Wolfgang Iser, the reader-response theorist, has a great idea that the experience of reading a text is sort of a moving blank. Good realists (the novelistic sort of realism I mean) are very good at exploiting this blank to achieve detail by getting the READER to do the work. Jane Austen is a consummate pro.
So: no walls of words. No thickets of quotation marks. After you've drafted your letter, try to see how much you can CUT and still say the same thing. Then try saying it even more straightforwardly. In particular, there's no need to overdo the Heaven aspect. We need a big bang of color. This gets diluted the more bangs you have.

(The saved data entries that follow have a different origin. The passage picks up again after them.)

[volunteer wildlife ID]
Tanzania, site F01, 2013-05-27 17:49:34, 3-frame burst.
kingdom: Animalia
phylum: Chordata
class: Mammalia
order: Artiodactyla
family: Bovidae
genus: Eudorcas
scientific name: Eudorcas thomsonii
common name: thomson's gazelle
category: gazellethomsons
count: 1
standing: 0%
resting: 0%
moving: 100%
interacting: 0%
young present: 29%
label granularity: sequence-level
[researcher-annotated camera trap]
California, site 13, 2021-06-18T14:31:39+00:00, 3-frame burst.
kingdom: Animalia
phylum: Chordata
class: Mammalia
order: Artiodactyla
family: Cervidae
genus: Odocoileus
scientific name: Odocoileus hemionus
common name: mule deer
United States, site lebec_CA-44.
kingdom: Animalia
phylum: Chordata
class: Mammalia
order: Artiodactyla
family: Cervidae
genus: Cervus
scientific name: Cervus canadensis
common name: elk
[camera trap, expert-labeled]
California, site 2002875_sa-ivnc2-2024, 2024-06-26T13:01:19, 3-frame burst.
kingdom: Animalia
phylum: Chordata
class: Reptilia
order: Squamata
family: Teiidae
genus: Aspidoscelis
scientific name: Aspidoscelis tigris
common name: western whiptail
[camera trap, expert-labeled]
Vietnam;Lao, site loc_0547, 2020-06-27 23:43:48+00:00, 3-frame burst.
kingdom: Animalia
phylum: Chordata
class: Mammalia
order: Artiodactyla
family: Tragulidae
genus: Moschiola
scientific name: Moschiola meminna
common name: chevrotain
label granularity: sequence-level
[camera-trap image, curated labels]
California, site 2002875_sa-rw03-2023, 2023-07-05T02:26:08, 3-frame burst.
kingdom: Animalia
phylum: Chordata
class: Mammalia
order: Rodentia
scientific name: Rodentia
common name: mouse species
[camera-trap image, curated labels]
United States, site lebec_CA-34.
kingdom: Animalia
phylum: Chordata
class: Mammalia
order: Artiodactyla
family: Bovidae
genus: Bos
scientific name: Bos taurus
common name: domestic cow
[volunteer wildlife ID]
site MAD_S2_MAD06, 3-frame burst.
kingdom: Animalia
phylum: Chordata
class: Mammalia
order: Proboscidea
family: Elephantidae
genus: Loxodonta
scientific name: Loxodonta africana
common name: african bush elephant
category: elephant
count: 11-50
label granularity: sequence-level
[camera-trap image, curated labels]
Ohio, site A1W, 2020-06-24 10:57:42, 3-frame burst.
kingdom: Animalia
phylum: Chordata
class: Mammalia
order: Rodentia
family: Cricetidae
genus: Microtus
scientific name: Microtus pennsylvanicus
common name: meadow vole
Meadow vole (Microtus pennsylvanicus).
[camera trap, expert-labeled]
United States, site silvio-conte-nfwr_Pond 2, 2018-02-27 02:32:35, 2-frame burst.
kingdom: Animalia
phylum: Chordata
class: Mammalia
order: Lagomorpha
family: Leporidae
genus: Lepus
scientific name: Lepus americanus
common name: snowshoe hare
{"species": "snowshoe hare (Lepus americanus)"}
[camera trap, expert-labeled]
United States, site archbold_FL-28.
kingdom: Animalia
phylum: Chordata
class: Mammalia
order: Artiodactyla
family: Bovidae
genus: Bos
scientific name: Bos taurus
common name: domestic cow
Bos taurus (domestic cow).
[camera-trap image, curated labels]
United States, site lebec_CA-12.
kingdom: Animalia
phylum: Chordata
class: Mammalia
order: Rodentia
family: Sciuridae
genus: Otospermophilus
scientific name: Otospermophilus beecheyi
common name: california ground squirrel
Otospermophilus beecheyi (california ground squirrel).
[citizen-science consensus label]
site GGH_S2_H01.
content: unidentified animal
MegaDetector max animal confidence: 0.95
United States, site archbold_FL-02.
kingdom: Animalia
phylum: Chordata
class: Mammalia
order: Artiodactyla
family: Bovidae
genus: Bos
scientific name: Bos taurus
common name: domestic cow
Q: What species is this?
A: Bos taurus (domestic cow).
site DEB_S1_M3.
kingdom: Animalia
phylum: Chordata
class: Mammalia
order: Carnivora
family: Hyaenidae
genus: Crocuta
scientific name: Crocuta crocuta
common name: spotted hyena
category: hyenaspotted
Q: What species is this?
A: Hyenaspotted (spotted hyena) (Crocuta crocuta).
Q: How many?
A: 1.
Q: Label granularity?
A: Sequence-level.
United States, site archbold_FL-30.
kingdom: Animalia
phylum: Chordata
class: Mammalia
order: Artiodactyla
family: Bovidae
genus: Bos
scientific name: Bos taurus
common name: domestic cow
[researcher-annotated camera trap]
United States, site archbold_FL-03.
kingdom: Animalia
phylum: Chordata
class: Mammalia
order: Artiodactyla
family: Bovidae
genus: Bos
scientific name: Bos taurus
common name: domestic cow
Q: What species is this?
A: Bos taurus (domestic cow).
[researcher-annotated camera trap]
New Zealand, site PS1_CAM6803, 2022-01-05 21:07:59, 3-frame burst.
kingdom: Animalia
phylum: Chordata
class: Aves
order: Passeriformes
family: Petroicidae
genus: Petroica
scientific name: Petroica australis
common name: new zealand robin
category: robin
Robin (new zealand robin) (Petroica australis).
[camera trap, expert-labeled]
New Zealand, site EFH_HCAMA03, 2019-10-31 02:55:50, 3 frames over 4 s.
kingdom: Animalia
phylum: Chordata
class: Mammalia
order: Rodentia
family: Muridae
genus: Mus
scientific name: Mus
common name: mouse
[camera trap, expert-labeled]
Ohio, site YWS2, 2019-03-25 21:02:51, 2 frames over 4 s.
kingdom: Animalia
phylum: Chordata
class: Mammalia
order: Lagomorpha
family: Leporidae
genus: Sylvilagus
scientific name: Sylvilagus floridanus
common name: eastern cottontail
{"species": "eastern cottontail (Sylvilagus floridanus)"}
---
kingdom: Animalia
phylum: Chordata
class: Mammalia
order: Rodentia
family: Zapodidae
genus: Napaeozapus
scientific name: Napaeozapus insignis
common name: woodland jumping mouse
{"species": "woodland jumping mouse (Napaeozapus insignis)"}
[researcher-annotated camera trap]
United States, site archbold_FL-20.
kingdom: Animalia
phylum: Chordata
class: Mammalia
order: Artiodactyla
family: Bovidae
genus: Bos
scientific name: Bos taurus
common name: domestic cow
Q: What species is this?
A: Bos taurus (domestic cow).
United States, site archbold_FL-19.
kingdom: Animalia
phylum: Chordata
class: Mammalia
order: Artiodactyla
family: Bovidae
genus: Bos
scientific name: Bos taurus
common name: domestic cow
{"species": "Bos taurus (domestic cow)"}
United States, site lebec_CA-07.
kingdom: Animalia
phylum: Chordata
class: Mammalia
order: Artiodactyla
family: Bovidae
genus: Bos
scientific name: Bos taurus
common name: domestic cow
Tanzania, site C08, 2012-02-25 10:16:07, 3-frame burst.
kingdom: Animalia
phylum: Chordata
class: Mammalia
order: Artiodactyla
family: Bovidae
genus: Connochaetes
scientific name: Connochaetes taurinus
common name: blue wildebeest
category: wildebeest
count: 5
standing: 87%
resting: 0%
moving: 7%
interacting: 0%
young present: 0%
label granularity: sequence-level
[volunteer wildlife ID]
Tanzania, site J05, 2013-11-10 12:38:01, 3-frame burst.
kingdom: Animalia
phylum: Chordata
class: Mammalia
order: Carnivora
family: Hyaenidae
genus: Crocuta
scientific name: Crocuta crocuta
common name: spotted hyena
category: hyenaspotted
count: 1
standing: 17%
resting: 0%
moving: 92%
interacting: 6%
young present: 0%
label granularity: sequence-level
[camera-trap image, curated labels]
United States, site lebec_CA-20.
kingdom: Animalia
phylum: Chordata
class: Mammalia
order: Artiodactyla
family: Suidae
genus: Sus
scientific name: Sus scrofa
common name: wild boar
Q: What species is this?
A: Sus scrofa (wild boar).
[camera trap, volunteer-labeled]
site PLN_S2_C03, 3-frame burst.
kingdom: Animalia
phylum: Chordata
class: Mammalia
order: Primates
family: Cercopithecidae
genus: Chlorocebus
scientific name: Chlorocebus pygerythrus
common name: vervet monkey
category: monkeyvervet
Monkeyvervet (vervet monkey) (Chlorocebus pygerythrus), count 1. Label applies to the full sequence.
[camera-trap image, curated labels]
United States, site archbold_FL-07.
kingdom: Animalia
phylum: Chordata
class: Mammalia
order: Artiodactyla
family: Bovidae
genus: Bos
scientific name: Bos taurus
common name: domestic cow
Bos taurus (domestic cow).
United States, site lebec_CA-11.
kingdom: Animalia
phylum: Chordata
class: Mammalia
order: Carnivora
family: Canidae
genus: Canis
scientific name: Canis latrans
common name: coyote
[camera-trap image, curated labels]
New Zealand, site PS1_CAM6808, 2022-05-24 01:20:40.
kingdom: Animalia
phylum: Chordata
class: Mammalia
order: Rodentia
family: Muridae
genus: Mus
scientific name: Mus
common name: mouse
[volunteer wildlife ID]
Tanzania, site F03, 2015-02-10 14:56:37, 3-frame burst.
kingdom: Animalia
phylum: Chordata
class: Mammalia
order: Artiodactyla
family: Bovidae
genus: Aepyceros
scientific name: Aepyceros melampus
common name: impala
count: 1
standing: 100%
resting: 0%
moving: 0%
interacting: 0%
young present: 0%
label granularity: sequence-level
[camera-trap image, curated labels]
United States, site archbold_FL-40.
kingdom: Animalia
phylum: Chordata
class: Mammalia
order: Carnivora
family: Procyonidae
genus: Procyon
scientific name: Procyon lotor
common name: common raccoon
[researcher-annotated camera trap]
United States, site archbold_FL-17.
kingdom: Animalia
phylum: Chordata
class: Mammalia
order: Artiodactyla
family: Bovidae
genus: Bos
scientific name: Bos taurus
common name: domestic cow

Earth needs to be crunchy underfoot. Lots of implied detail. Don't just say “Well, I use philosophy and history”—talk SPECIFIC. You will have the space to do this if you let your ikebana breathe.
The ideal job letter starts with a brilliant light. Then we realize that this brilliant light is actually sunlight, shafts of it, pouring through trees onto a thick bed of pine needles. Soft dusty resin floats in the sun shafts, invitingly. The smell of pine and sap rises from the forest floor. A twig snaps underfoot.
Then up comes a squirrel with a single nut—he holds it out to you as if to offer it. Curious, you bend down to inspect it. What could it be?
(Our squirrel's nut is the Child. The squirrel needs to give NO explanation as to the origin of the nut—it came from a bloody tree for Christ's sake! He leaves that up to YOU, the reader...)
A job letter, an interview—even a writing sample—have FAR LESS to do with intellect and FAR MORE to do with aesthetics than you think.